[Image and question records]

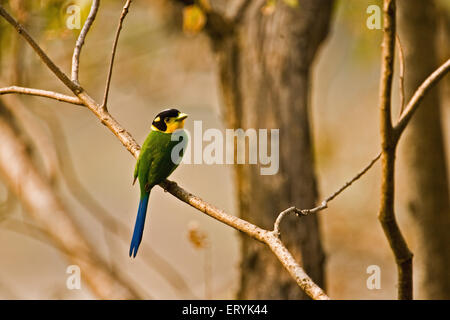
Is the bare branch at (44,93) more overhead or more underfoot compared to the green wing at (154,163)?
more overhead

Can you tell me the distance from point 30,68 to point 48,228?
122 cm

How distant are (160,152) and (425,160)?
76.5 inches

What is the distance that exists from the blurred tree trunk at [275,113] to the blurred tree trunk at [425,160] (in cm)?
49

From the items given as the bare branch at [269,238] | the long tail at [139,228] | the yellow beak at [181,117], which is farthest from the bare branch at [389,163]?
the long tail at [139,228]

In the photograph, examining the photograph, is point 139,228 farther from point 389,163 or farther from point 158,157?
point 389,163

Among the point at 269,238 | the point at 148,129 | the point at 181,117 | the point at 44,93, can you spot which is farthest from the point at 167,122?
the point at 148,129

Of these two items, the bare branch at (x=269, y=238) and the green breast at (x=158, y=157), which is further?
the green breast at (x=158, y=157)

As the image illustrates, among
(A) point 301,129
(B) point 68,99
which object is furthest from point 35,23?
(B) point 68,99

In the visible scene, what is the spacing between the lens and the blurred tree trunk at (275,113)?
286 cm

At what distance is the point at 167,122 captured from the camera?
1645 mm

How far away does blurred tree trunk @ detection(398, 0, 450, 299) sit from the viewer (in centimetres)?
297

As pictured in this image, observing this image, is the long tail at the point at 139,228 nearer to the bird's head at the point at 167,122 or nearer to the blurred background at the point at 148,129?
the bird's head at the point at 167,122

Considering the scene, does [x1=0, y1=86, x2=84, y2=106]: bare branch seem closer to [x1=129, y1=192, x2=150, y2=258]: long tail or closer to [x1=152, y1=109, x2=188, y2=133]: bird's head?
[x1=152, y1=109, x2=188, y2=133]: bird's head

Problem - Render all of the records above as a JSON list of strings with one string per line. Leave out blank lines and the pictures.

Written solution -
[
  "Is the bare branch at (44,93) more overhead or more underfoot compared to the green wing at (154,163)?",
  "more overhead",
  "Can you tell me the distance from point 30,68 to point 48,228?",
  "122 cm",
  "How distant are (160,152) and (425,160)?",
  "76.5 inches",
  "What is the distance that exists from the blurred tree trunk at [275,113] to the blurred tree trunk at [425,160] (in cm)?",
  "49",
  "From the items given as the bare branch at [269,238] | the long tail at [139,228] | the yellow beak at [181,117], which is farthest from the bare branch at [389,163]?",
  "the long tail at [139,228]",
  "In the photograph, examining the photograph, is point 139,228 farther from point 389,163 or farther from point 158,157?",
  "point 389,163",
  "Among the point at 269,238 | the point at 148,129 | the point at 181,117 | the point at 44,93, can you spot which is farthest from the point at 167,122?",
  "the point at 148,129",
  "Of these two items, the bare branch at (x=269, y=238) and the green breast at (x=158, y=157), which is further?",
  "the green breast at (x=158, y=157)",
  "As the image illustrates, among",
  "(A) point 301,129",
  "(B) point 68,99",
  "which object is furthest from point 35,23?",
  "(B) point 68,99",
  "In the visible scene, what is the spacing between the lens and the blurred tree trunk at (275,113)?",
  "286 cm",
  "At what distance is the point at 167,122 captured from the camera?",
  "1645 mm",
  "How far away does blurred tree trunk @ detection(398, 0, 450, 299) sit from the viewer (in centimetres)?",
  "297",
  "As pictured in this image, observing this image, is the long tail at the point at 139,228 nearer to the bird's head at the point at 167,122 or nearer to the blurred background at the point at 148,129?",
  "the bird's head at the point at 167,122",
  "Considering the scene, does [x1=0, y1=86, x2=84, y2=106]: bare branch seem closer to [x1=129, y1=192, x2=150, y2=258]: long tail or closer to [x1=152, y1=109, x2=188, y2=133]: bird's head?",
  "[x1=152, y1=109, x2=188, y2=133]: bird's head"
]